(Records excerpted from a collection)
-=-=-=-=-

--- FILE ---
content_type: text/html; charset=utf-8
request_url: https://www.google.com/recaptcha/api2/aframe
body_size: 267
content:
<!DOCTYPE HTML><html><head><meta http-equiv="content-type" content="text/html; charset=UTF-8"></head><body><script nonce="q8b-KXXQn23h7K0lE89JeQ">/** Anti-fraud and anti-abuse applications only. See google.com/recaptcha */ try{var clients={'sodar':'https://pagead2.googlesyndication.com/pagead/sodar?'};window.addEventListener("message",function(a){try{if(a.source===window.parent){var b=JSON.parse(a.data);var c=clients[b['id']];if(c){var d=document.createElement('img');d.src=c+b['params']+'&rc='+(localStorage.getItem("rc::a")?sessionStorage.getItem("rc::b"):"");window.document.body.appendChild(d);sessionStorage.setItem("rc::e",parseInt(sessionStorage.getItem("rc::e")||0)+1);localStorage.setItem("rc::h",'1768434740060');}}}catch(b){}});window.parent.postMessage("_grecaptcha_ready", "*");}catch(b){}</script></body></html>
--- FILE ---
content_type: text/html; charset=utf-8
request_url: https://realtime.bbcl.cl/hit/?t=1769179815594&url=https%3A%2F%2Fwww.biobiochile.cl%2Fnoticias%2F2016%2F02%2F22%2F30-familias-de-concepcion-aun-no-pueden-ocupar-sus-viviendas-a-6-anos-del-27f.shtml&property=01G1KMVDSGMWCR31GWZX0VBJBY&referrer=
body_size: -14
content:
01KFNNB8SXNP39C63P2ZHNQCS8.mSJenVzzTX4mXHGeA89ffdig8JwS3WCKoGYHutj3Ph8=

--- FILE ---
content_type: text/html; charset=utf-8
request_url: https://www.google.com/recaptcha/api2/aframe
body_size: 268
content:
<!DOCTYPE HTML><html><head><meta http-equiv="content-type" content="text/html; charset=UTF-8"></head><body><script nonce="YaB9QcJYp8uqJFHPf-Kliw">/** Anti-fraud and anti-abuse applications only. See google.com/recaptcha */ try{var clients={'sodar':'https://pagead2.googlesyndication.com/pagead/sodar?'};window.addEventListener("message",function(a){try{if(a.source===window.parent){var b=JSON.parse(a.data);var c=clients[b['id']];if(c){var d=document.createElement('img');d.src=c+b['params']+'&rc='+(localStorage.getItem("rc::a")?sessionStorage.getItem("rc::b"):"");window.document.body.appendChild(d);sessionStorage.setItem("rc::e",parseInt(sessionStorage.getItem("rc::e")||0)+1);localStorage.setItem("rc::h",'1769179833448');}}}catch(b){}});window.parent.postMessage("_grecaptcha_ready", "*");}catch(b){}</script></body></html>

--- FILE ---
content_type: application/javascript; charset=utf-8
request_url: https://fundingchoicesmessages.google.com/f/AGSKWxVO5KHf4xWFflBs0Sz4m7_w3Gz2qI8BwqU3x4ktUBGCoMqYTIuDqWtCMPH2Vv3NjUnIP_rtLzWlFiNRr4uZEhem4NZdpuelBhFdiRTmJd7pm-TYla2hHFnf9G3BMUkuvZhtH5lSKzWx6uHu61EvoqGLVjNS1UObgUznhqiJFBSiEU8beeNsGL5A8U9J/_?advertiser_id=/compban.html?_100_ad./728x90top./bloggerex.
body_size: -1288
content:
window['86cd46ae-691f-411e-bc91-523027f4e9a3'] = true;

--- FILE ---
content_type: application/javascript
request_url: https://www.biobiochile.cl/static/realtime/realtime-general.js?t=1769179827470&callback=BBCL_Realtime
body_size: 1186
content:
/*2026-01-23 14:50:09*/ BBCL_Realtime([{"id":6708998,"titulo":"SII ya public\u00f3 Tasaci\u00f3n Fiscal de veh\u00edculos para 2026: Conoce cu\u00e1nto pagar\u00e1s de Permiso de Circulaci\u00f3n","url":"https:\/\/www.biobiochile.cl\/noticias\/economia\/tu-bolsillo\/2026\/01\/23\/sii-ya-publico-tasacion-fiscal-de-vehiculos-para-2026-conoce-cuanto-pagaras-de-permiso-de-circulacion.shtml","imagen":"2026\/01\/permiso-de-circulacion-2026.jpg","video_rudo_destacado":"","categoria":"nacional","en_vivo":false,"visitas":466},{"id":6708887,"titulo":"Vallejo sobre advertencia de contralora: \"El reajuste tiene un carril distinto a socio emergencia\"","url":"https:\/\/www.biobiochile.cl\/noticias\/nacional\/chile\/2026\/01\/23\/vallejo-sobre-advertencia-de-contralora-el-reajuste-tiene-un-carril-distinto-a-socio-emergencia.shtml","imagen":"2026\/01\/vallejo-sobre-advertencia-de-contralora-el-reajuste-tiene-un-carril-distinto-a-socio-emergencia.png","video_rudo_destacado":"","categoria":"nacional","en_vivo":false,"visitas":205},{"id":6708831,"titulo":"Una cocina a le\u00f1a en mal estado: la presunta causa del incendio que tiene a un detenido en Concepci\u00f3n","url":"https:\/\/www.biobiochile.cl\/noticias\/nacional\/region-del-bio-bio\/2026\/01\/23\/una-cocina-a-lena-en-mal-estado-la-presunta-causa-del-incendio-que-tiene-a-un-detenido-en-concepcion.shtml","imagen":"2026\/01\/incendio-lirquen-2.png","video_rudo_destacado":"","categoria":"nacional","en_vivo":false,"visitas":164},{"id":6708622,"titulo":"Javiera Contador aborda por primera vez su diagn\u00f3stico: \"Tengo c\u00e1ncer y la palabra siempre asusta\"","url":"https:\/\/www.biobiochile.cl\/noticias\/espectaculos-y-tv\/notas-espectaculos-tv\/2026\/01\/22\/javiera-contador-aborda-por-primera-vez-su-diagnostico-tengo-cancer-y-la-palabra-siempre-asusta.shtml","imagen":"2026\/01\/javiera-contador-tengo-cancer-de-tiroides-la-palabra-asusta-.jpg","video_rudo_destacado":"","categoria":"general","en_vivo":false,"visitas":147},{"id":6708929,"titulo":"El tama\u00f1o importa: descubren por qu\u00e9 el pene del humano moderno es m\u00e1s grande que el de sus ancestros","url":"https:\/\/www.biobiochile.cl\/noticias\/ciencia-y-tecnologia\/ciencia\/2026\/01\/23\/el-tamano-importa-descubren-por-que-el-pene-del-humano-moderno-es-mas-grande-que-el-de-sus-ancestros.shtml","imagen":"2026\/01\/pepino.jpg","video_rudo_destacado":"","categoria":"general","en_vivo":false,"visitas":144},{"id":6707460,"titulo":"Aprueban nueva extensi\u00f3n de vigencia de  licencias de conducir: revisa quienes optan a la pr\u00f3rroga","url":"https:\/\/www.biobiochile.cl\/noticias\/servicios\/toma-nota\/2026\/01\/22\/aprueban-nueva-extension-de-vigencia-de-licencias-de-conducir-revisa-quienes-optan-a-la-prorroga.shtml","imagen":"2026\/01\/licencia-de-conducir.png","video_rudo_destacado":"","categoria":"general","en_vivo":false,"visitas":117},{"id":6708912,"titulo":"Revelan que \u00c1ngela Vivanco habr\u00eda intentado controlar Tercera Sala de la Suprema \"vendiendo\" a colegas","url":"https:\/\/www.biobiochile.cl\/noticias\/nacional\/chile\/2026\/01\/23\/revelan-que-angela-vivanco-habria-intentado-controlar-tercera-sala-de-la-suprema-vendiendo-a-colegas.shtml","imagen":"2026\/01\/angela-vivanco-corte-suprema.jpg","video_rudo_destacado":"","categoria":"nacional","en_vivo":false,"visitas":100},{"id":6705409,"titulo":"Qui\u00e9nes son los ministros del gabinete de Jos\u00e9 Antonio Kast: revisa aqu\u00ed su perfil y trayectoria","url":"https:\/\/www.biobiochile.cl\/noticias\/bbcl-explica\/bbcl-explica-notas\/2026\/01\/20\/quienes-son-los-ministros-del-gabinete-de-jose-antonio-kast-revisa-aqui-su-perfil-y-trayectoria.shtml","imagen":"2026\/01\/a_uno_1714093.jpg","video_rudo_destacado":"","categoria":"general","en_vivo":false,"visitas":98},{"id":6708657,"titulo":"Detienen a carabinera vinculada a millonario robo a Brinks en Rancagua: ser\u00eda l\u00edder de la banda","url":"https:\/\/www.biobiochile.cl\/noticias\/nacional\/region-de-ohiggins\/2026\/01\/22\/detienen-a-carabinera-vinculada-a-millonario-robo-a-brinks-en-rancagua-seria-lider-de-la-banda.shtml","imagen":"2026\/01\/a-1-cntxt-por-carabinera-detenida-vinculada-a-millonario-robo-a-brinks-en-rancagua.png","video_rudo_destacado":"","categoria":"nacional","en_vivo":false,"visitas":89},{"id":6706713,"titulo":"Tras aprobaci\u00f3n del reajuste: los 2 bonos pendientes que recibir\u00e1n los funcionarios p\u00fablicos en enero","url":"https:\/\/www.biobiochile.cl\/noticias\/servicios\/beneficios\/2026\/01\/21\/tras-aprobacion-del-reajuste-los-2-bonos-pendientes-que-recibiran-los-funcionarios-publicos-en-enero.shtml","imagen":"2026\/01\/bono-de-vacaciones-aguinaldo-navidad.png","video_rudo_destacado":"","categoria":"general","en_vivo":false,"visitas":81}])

-=-=-=-=-

> _What you need to do_
Identify each line in the records above containing the word "createElement"; copy those lines.

> _Answer space_
<!DOCTYPE HTML><html><head><meta http-equiv="content-type" content="text/html; charset=UTF-8"></head><body><script nonce="q8b-KXXQn23h7K0lE89JeQ">/** Anti-fraud and anti-abuse applications only. See google.com/recaptcha */ try{var clients={'sodar':'https://pagead2.googlesyndication.com/pagead/sodar?'};window.addEventListener("message",function(a){try{if(a.source===window.parent){var b=JSON.parse(a.data);var c=clients[b['id']];if(c){var d=document.createElement('img');d.src=c+b['params']+'&rc='+(localStorage.getItem("rc::a")?sessionStorage.getItem("rc::b"):"");window.document.body.appendChild(d);sessionStorage.setItem("rc::e",parseInt(sessionStorage.getItem("rc::e")||0)+1);localStorage.setItem("rc::h",'1768434740060');}}}catch(b){}});window.parent.postMessage("_grecaptcha_ready", "*");}catch(b){}</script></body></html>
<!DOCTYPE HTML><html><head><meta http-equiv="content-type" content="text/html; charset=UTF-8"></head><body><script nonce="YaB9QcJYp8uqJFHPf-Kliw">/** Anti-fraud and anti-abuse applications only. See google.com/recaptcha */ try{var clients={'sodar':'https://pagead2.googlesyndication.com/pagead/sodar?'};window.addEventListener("message",function(a){try{if(a.source===window.parent){var b=JSON.parse(a.data);var c=clients[b['id']];if(c){var d=document.createElement('img');d.src=c+b['params']+'&rc='+(localStorage.getItem("rc::a")?sessionStorage.getItem("rc::b"):"");window.document.body.appendChild(d);sessionStorage.setItem("rc::e",parseInt(sessionStorage.getItem("rc::e")||0)+1);localStorage.setItem("rc::h",'1769179833448');}}}catch(b){}});window.parent.postMessage("_grecaptcha_ready", "*");}catch(b){}</script></body></html>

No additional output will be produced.